Kept reading papers. Some interesting ideas includes some claim that SGD happens on a small subspace whose dimension is data-dependent (see the two papers Yikai sent to Teams). The dynamics of GAN training from a landscape perspective (https://arxiv.org/1906.04848)
Interesting new ideas (that might worth discussion) includes
- Combining the hessian information calculation, restrict the optimization process to the space spanned by several dominant eigenvectors of the hessian and see what happens.
- Calculate the eigenvalue spectrum of the hessian on the full training set and compare that with the spectrum calculated on smaller subsets of the hessian (e.g. the mini-batch size)

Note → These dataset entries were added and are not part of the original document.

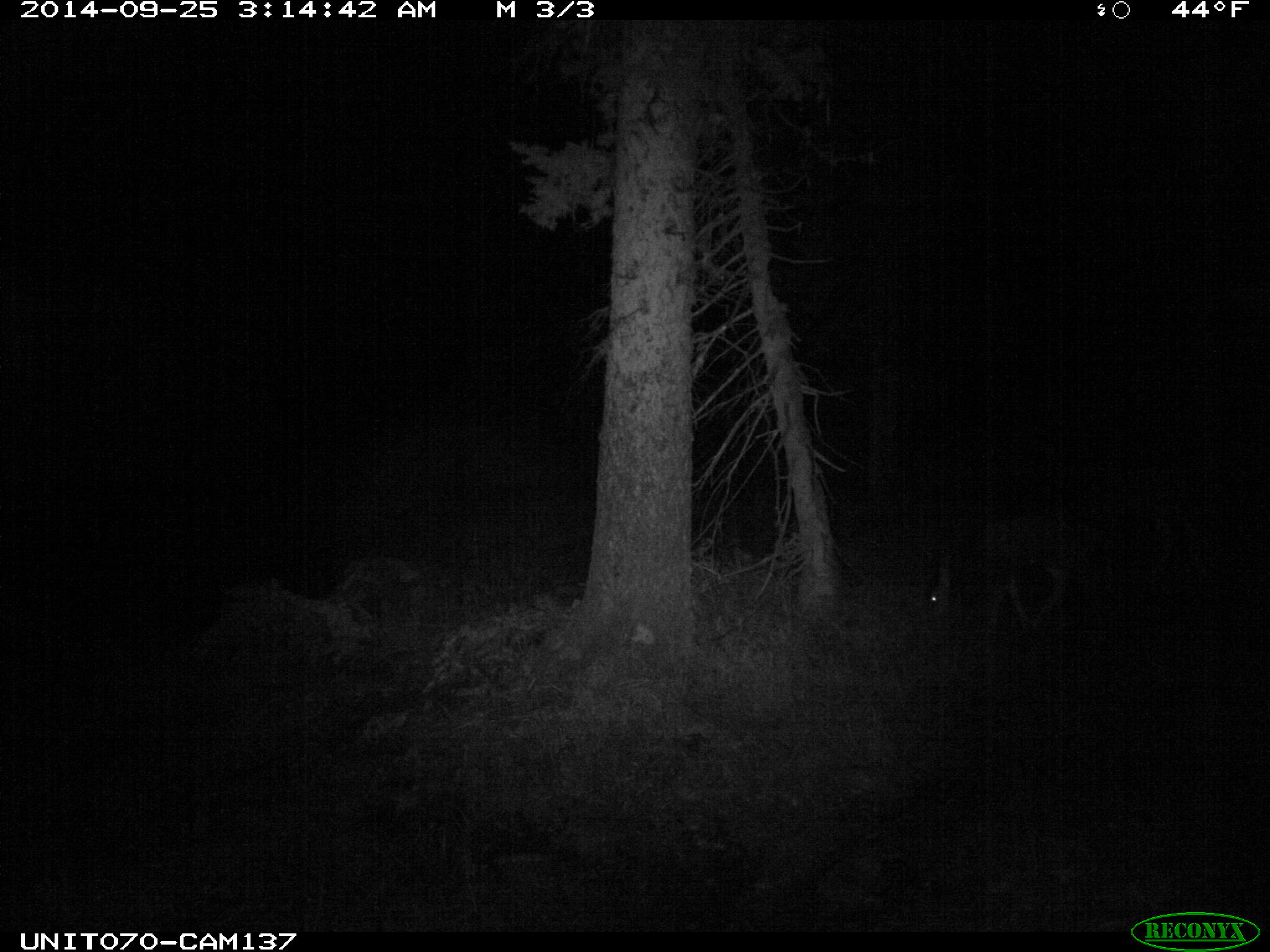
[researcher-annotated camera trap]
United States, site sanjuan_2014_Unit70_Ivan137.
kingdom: Animalia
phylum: Chordata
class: Mammalia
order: Artiodactyla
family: Cervidae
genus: Odocoileus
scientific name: Odocoileus hemionus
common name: mule deer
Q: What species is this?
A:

- Look into other structures (recurrent neural nets / GAN etc.)
Most of the time is used to construct and finalize the code base, so not much of experiments are done. So far, experiments includes removing shortcut and batch normalization on ResNet34, and changing the mini-batch size of training. More experiments will be done in the next week as the code base is mature.
Some of the current experiment results can be seen at https://users.cs.duke.edu/~xz231/
It is confirmed that training from different gaussian initialized models can lead to different local minima (as shown in the site above).
The local hessian’s eigenvector and eigenvalues can be calculated numerically with an acceptable accuracy. But for large networks (ResNet34) it takes ~2hrs to calculate the top 10 eigenvector and eigenvalue. For smaller networks (e.g. VGG11) it takes ~10 mins. So experiments involves hessian along the trajectory should be done on smaller nets.
The currently implemented visualization: includes 1D and 2D visualization along random vectors and eigenvectors (filterwise normalization can be used). There are currently no new ideas on this part.
The basic code base is finished, which includes training, testing, visualization, local hessian computation. The organization of experiment management (cooperations through git etc.) was also developed.